### ABOUT THIS TASK
The whole listing should be retyped word for word, apart from the pictures it holds.

### DATASET EXCERPTS
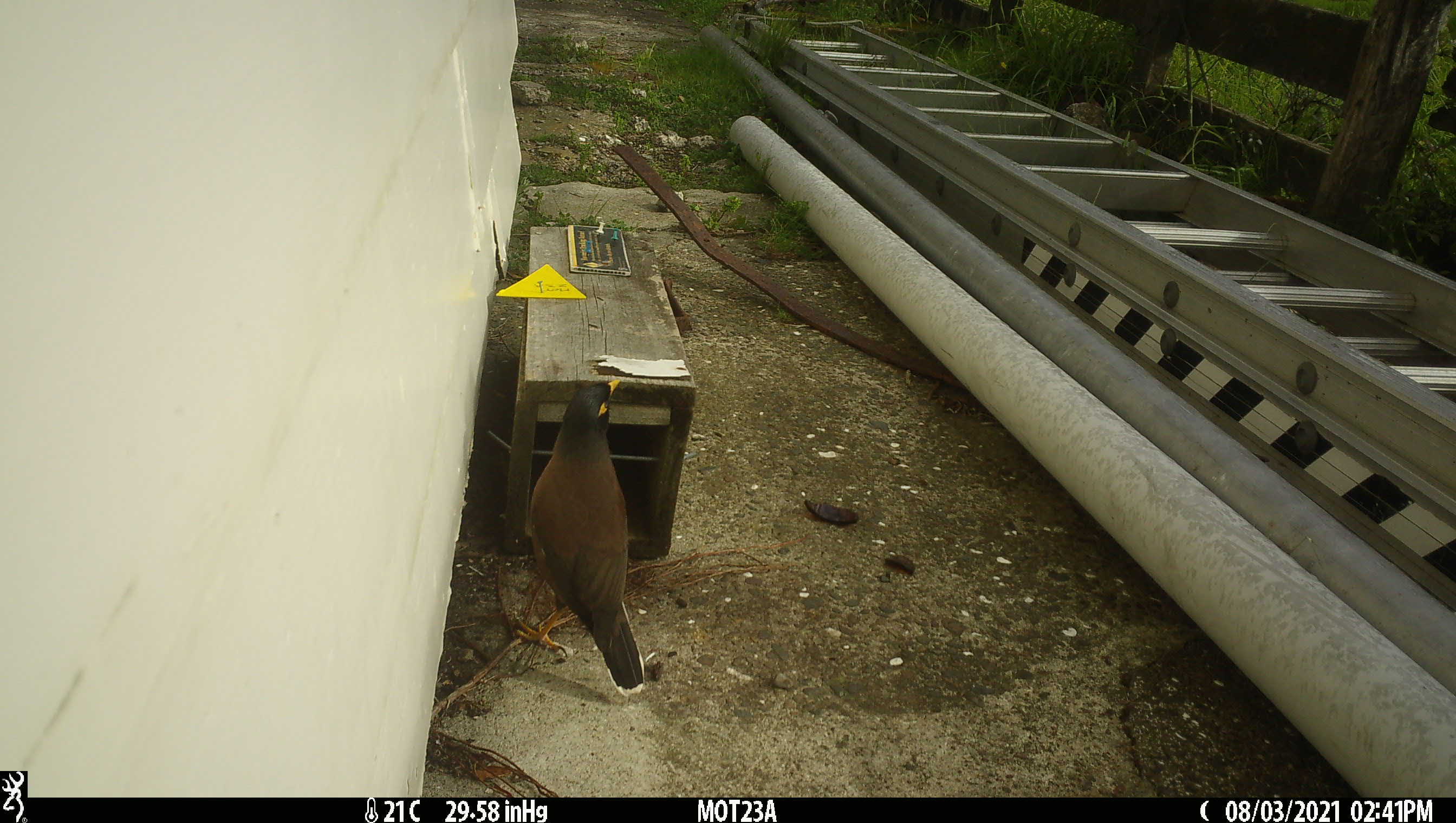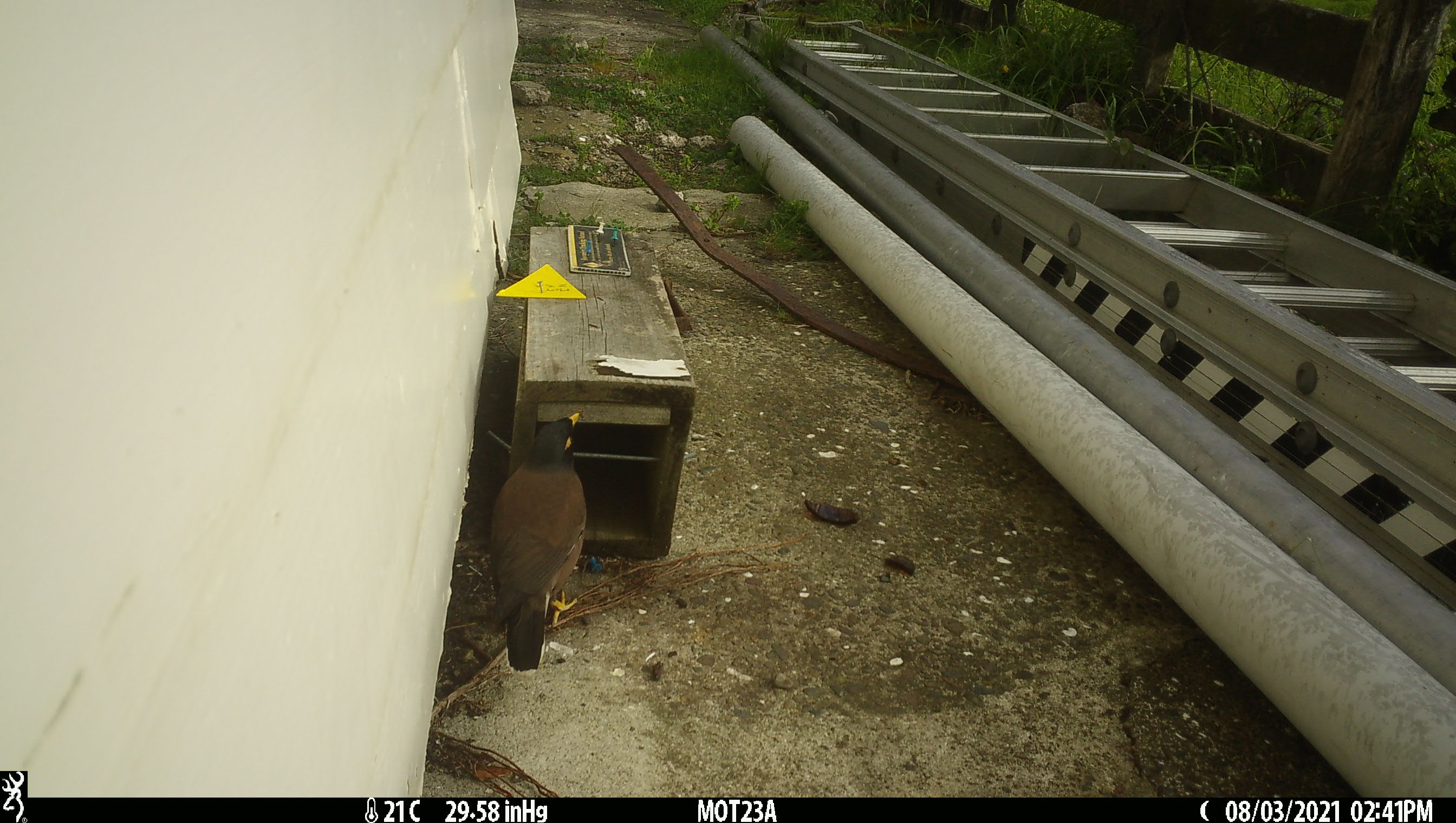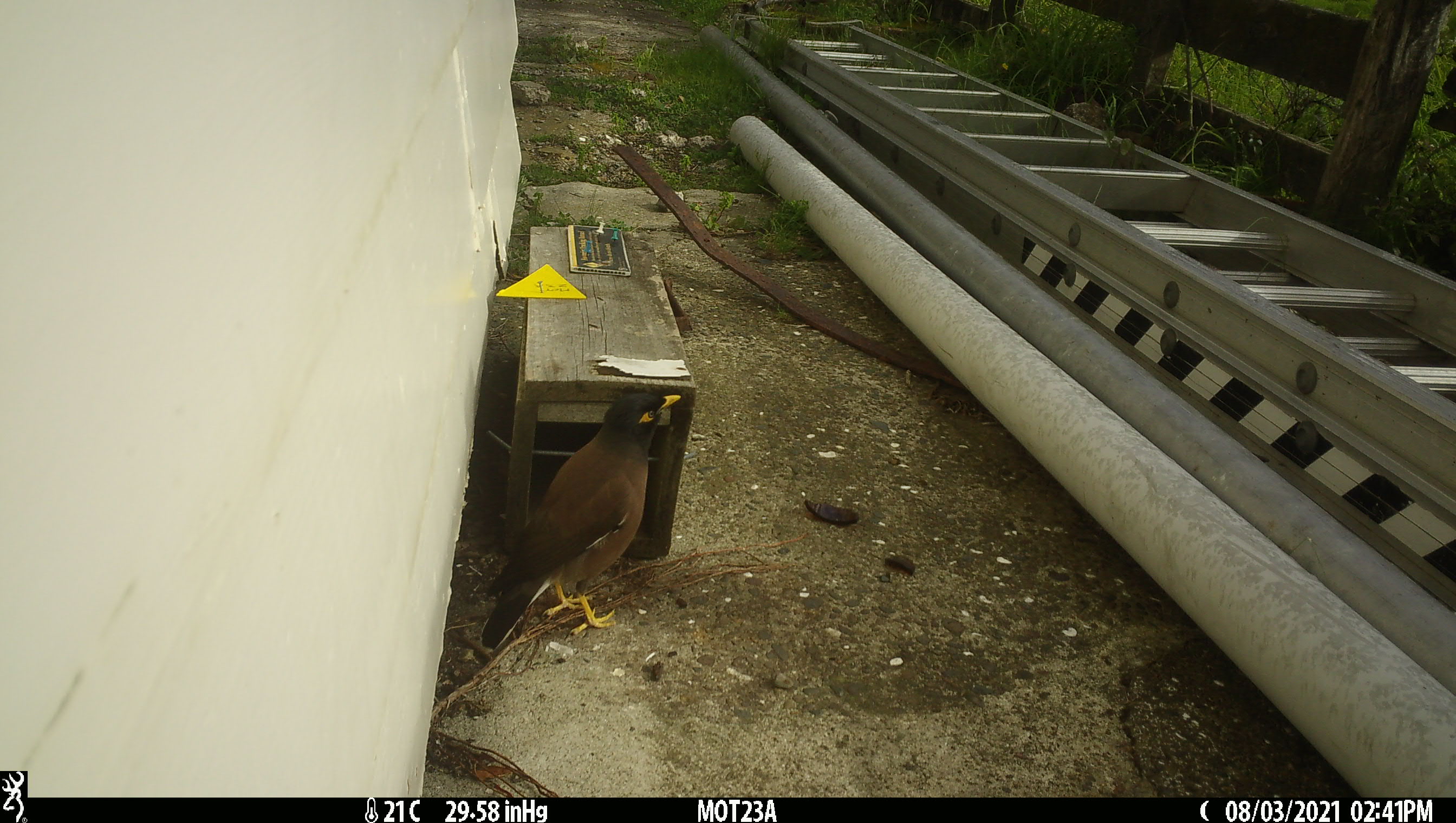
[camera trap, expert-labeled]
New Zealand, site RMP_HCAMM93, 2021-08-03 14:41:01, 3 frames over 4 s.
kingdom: Animalia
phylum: Chordata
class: Aves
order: Passeriformes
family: Sturnidae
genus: Acridotheres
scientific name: Acridotheres tristis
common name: common myna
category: myna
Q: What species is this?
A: Myna (common myna) (Acridotheres tristis).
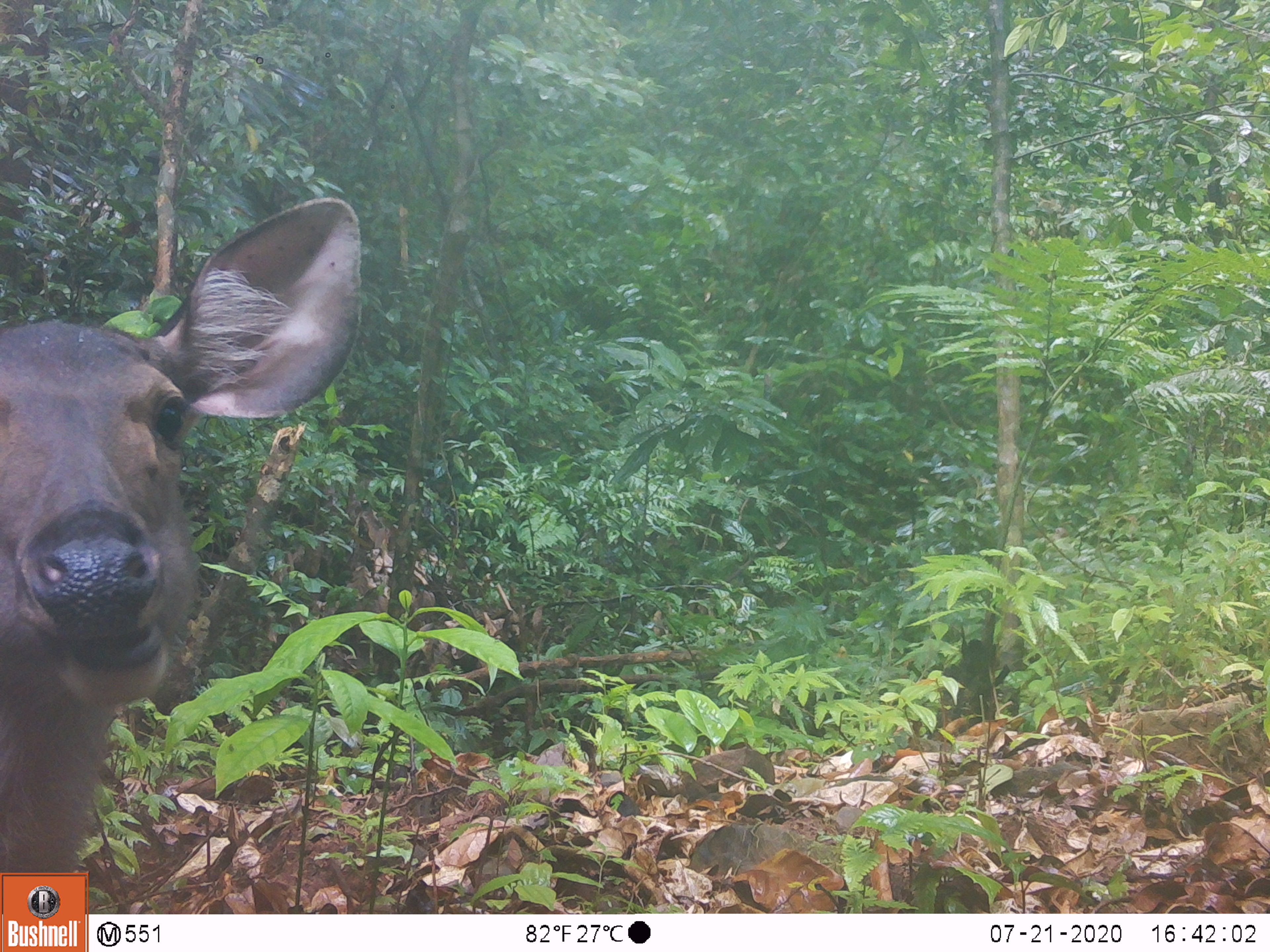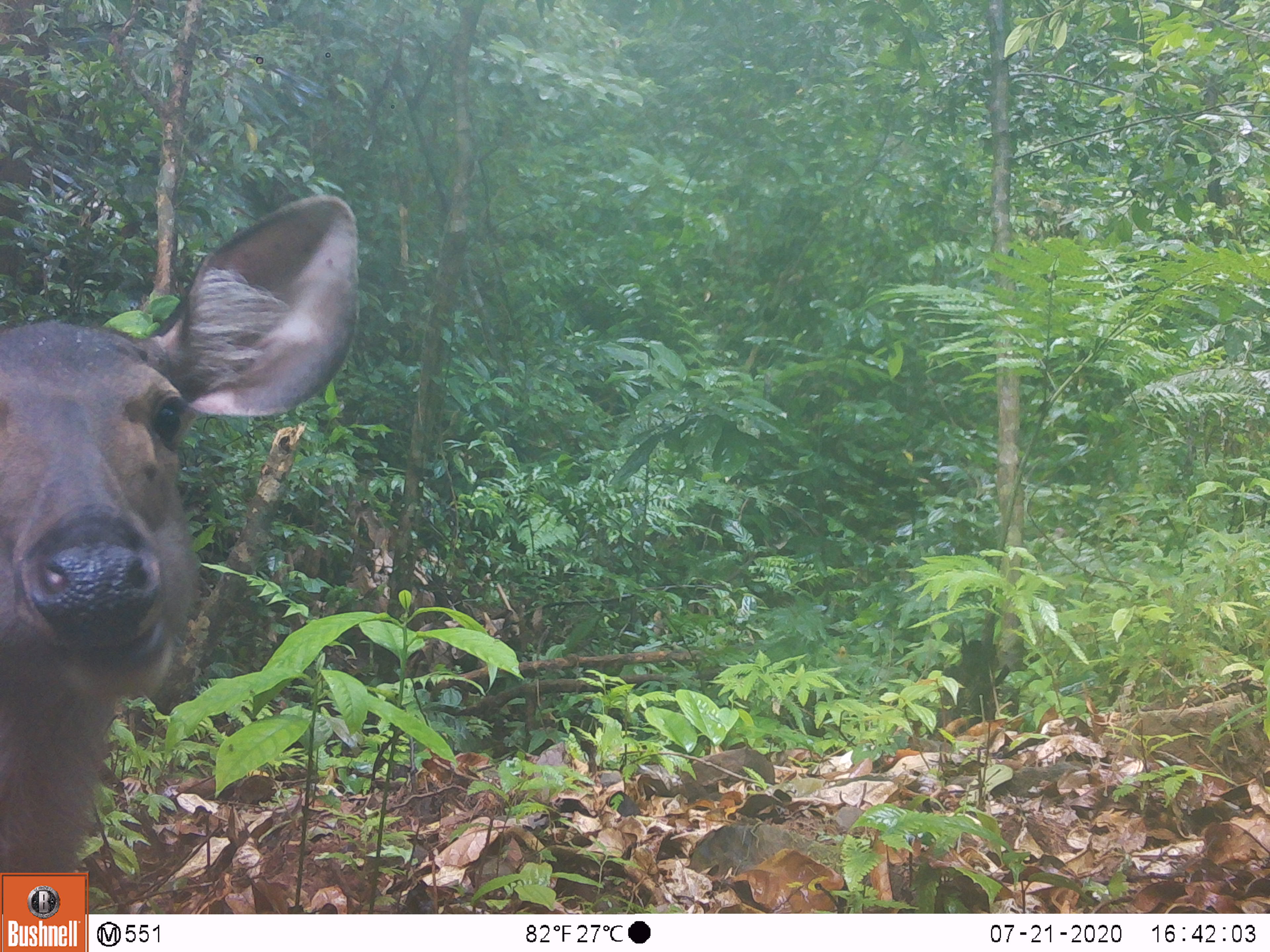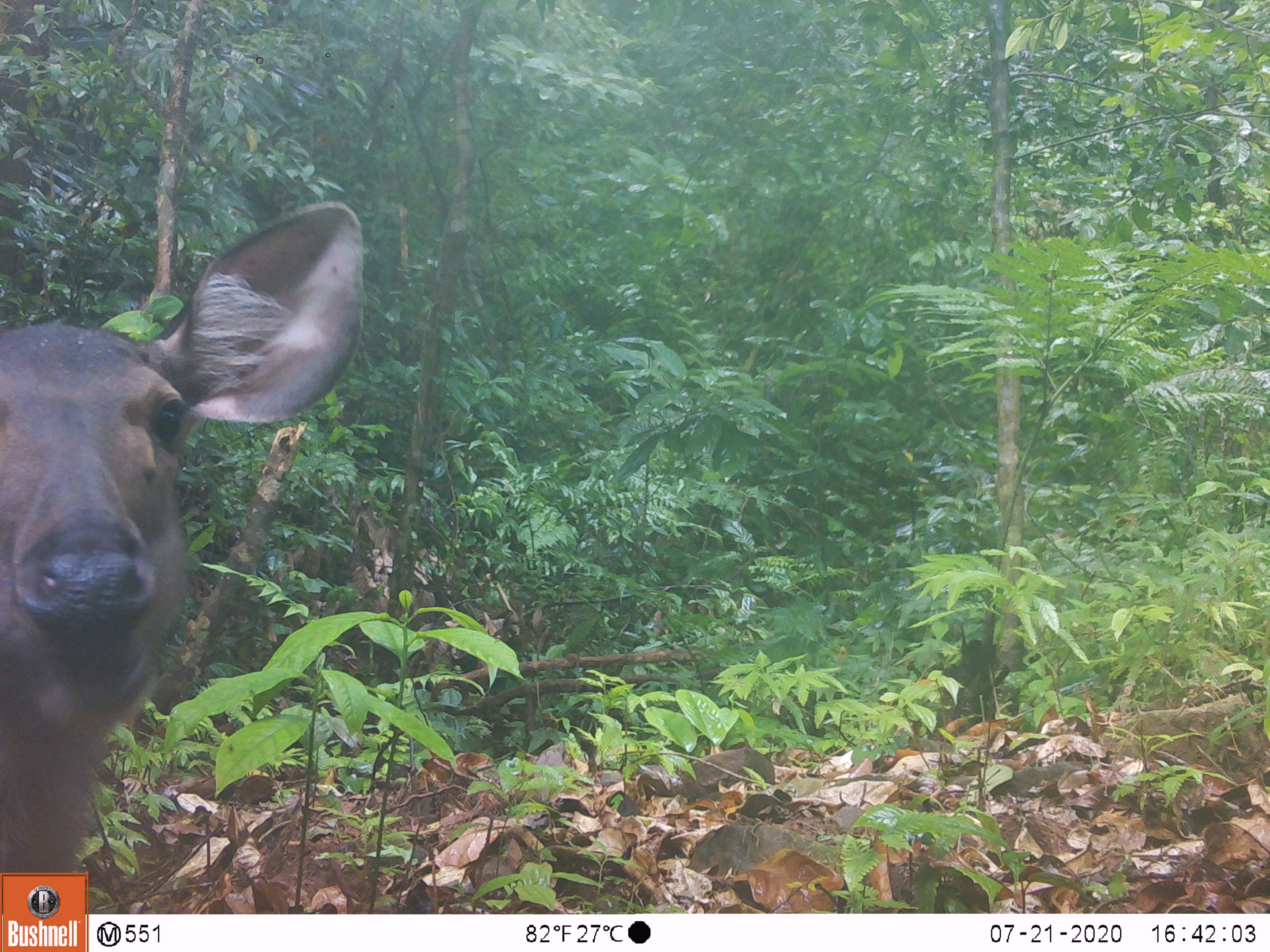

### ANSWER BOX
[camera trap, expert-labeled]
New Zealand, site RMP_HCAMM93, 2021-08-03 14:41:01, 3 frames over 4 s.
kingdom: Animalia
phylum: Chordata
class: Aves
order: Passeriformes
family: Sturnidae
genus: Acridotheres
scientific name: Acridotheres tristis
common name: common myna
category: myna
Q: What species is this?
A: Myna (common myna) (Acridotheres tristis).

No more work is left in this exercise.